Records from a data source:
┏━━
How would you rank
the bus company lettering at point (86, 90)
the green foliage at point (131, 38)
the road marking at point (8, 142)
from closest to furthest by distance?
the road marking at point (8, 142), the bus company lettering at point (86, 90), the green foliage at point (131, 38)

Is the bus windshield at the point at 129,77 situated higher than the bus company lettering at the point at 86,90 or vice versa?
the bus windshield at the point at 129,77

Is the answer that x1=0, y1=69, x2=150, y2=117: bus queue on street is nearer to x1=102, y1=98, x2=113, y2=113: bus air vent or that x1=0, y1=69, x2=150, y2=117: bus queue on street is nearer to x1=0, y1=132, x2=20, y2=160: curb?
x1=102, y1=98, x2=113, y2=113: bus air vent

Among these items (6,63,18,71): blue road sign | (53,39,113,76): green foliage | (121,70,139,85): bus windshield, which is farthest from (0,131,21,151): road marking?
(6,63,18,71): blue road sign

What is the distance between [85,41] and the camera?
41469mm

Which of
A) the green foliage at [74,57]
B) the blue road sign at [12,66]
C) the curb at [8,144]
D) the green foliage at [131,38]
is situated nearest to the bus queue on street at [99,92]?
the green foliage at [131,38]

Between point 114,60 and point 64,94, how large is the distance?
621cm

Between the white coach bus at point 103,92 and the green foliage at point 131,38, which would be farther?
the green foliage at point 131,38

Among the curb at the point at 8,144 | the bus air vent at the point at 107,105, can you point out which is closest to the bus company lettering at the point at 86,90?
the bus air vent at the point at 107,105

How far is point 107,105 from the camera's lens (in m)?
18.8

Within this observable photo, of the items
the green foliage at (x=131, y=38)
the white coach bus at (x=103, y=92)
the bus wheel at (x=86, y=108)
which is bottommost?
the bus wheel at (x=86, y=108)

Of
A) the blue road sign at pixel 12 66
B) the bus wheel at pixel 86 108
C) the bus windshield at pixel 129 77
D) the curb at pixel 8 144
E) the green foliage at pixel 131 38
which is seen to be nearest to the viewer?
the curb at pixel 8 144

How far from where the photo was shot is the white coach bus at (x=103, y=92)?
┗━━
What the task requires:
Reproduce every one of the records above word for word, keeping each line in its original order.

Task solution:
How would you rank
the bus company lettering at point (86, 90)
the green foliage at point (131, 38)
the road marking at point (8, 142)
from closest to furthest by distance?
the road marking at point (8, 142), the bus company lettering at point (86, 90), the green foliage at point (131, 38)

Is the bus windshield at the point at 129,77 situated higher than the bus company lettering at the point at 86,90 or vice versa?
the bus windshield at the point at 129,77

Is the answer that x1=0, y1=69, x2=150, y2=117: bus queue on street is nearer to x1=102, y1=98, x2=113, y2=113: bus air vent or that x1=0, y1=69, x2=150, y2=117: bus queue on street is nearer to x1=0, y1=132, x2=20, y2=160: curb?
x1=102, y1=98, x2=113, y2=113: bus air vent

Among these items (6,63,18,71): blue road sign | (53,39,113,76): green foliage | (121,70,139,85): bus windshield, which is farthest from (0,131,21,151): road marking?
(6,63,18,71): blue road sign

What is the distance between [85,41] and the camera?
41469mm

Which of
A) the green foliage at [74,57]
B) the blue road sign at [12,66]
C) the curb at [8,144]
D) the green foliage at [131,38]
is situated nearest to the bus queue on street at [99,92]?
the green foliage at [131,38]

Between point 114,60 and point 64,94, how large is the distance?
621cm

Between the white coach bus at point 103,92 and the green foliage at point 131,38, which would be farther?
the green foliage at point 131,38

Among the curb at the point at 8,144 | the bus air vent at the point at 107,105, can you point out which is closest to the bus company lettering at the point at 86,90?
the bus air vent at the point at 107,105

How far is point 107,105 from the camera's lens (in m)?
18.8

Within this observable photo, of the items
the green foliage at (x=131, y=38)
the white coach bus at (x=103, y=92)
the bus wheel at (x=86, y=108)
which is bottommost?
the bus wheel at (x=86, y=108)

Of
A) the blue road sign at pixel 12 66
B) the bus wheel at pixel 86 108
C) the bus windshield at pixel 129 77
D) the curb at pixel 8 144
E) the green foliage at pixel 131 38
which is seen to be nearest to the viewer?
the curb at pixel 8 144

How far from where the photo was shot is the white coach bus at (x=103, y=92)?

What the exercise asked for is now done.